With the tears in my eyes making it nearly impossible to focus, I kept reading those words over and over while I cried out all my fears. I had never known anyone who had the sort of severe handicaps my daughter had been born with. I had trouble wrapping my brain around the concept of who she was as a person. As a parent, I had never been of the attitude that we mold and create the adults our children grow into. I've always believed they are born as little individuals and it is our job as parents to love and support them and help them grow into these special selves. My creator daughter, tender-souled son, and genius son—
those
I knew how to interact with and encourage. But I felt lost when I looked for the baby hidden among the wires and tubes. I was terrified I wouldn't know how to be her mother, especially with specialists telling me she would never be able to fully interact with me or her environment.

But the concept of a mind that was “receptive and alert” possibly being hidden by the body that wasn't functioning had been planted. The tears dried, and I continued reading. I fell in love with Helva as I experienced her transformation from a malformed “thing” at birth to the brain of a sleek and powerful spaceship. The unique perspective her challenges had given her made it possible for her to find solutions to both physically and emotionally dangerous situations. Her intellect, tender heart, and love of music keep her the most human of the characters I have ever encountered, regardless of the machine that acted as her body. Over the years I have had the privilege of hearing many people tell me what
The Ship Who Sang
meant to them. Many talk about the adventure, the romance, or how vibrant the characters are. But for me, the lesson that was driven into my heart is how unimportant the container we live in is. Bodies, wheelchairs, titanium encasings—the external is nothing compared to the spirit within.

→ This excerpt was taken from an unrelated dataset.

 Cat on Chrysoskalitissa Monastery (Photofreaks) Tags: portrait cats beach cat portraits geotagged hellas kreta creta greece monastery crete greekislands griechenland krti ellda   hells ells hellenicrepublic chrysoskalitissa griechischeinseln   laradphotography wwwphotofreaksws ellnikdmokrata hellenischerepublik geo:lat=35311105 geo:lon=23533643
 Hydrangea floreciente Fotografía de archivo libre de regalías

Because of the frequent need to put the book down and attend to Michelle's needs, it took a week or so to finish. Along with the words, I absorbed the environment in which I read them. All around me, each day the struggle for hope in the face of despair imprinted on my spirit. By the time I reached the words on the final page, “to let night with its darkness for sorrowing and sleep complete its course and bring . . . a new day,” I possessed new definitions for beauty and possibilities. The image of Helva sitting on the tarmac as the notes of requiem drifted over the darkening service base was very real in my mind. I could feel the emotions as she comes to terms with all she has lost and finally manages to appreciate what she has gained in the wake of so much tragedy. In a very real way, Helva helped me connect with my daughter. The wires, tubes, and machines stopped being a barrier. I was determined to push the boundaries and defy the norm. I found nurses who would help me maneuver all the equipment so that I could hold my daughter once a day. I sat in a rocking chair, and they would carefully transition her from the warmer to my arms and drape all the wires and tubes around both of us, taping many of them to the chair to minimize the risk of removing a connection that was keeping her alive. Holding her broke all the rules. But I would sing, we could finally bond, and Michelle continued to beat the odds and mystify the doctors.

Of course, Michelle was no Helva, but she was a miracle in her own right. When we were allowed to bring her home, life became a dizzying whirlwind of therapists and doctors. I learned how to tune out and deflect statements that contained the words
won't
or
can't.
I searched for people who said things like “I don't know if this will work, but we can give it a try.” By the time Michelle reached her miraculous first birthday, the doctors stopped giving me estimates of how long until we could expect her to die. Instead, they began to say things like “I don't know what you're doing, but whatever it is, keep doing it.”